> THE RECORDS:

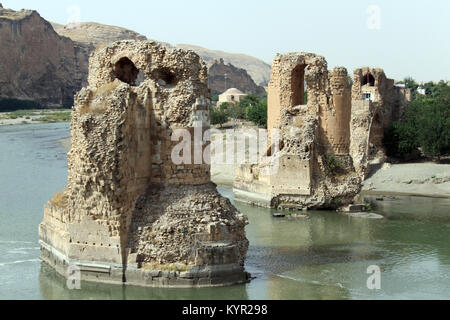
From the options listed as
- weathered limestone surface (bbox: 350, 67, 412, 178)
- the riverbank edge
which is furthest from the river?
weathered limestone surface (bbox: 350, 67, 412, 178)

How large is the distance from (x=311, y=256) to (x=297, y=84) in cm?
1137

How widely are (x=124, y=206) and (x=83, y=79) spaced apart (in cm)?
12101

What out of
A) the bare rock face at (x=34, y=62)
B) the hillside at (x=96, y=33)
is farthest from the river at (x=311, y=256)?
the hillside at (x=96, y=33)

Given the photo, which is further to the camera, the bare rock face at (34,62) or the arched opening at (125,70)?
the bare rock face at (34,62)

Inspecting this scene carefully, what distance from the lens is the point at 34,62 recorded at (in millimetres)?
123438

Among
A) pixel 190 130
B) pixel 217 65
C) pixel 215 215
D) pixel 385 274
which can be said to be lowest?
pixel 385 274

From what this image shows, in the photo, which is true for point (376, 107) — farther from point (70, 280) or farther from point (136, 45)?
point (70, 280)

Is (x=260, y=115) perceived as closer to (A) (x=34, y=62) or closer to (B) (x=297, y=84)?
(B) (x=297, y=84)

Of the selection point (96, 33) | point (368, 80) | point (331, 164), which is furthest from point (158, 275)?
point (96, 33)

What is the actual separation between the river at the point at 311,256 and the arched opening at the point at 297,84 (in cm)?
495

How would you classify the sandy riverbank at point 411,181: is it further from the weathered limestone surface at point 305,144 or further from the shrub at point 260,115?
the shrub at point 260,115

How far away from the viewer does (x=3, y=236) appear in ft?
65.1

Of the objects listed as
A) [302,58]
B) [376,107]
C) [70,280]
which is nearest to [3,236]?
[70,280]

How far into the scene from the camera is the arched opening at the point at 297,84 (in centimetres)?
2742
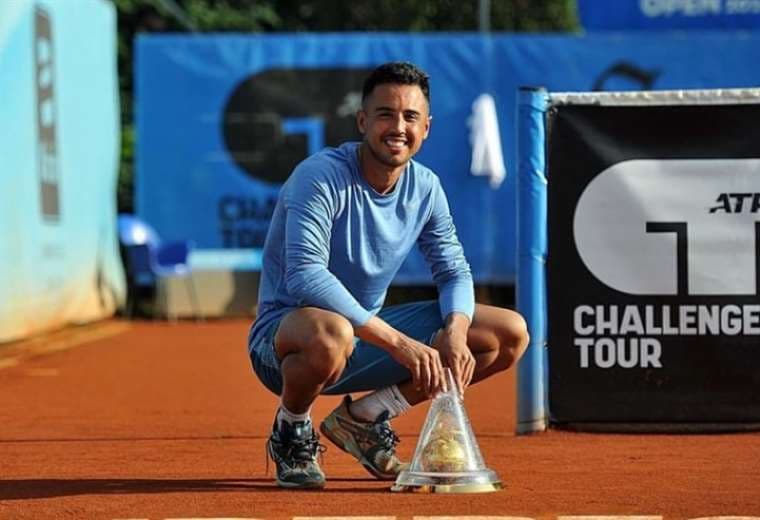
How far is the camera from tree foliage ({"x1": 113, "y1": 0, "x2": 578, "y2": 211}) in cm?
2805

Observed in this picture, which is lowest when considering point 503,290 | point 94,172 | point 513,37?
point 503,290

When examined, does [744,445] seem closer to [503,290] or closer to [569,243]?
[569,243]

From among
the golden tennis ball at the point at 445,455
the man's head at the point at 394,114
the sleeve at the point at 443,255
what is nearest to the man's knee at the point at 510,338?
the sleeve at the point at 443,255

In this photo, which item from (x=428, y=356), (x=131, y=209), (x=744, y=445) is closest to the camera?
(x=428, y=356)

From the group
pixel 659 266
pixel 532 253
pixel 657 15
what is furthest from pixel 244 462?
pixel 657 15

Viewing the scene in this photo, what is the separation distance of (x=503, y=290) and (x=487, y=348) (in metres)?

---

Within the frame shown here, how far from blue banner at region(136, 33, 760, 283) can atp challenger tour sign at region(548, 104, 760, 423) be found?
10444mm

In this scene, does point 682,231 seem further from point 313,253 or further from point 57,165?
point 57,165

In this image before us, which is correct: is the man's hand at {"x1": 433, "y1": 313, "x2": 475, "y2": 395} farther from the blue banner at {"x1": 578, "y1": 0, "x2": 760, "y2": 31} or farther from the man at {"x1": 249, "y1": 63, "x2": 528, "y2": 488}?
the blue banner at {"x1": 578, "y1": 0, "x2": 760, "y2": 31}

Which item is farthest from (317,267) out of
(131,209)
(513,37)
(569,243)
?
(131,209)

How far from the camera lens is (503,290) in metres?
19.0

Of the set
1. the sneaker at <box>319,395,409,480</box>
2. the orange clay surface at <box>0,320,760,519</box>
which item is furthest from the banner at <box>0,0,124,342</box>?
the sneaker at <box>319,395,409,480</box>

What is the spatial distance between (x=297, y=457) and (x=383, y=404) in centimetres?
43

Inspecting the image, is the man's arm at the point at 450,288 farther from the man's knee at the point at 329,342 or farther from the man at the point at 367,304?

> GOAL OF THE EXERCISE: Could you turn the rows above, from the line with "How far from the" to the line with "Inspecting the image, is", into a JSON list of strings with one string per line and no blank lines?

> WRITTEN REPLY:
[
  "How far from the camera lens is (503,290) in metres?",
  "19.0",
  "Of the set",
  "1. the sneaker at <box>319,395,409,480</box>",
  "2. the orange clay surface at <box>0,320,760,519</box>",
  "which item is furthest from the banner at <box>0,0,124,342</box>?",
  "the sneaker at <box>319,395,409,480</box>",
  "What is the spatial distance between (x=297, y=457) and (x=383, y=404) in centimetres?",
  "43",
  "Inspecting the image, is the man's arm at the point at 450,288 farther from the man's knee at the point at 329,342 or farther from the man at the point at 367,304?"
]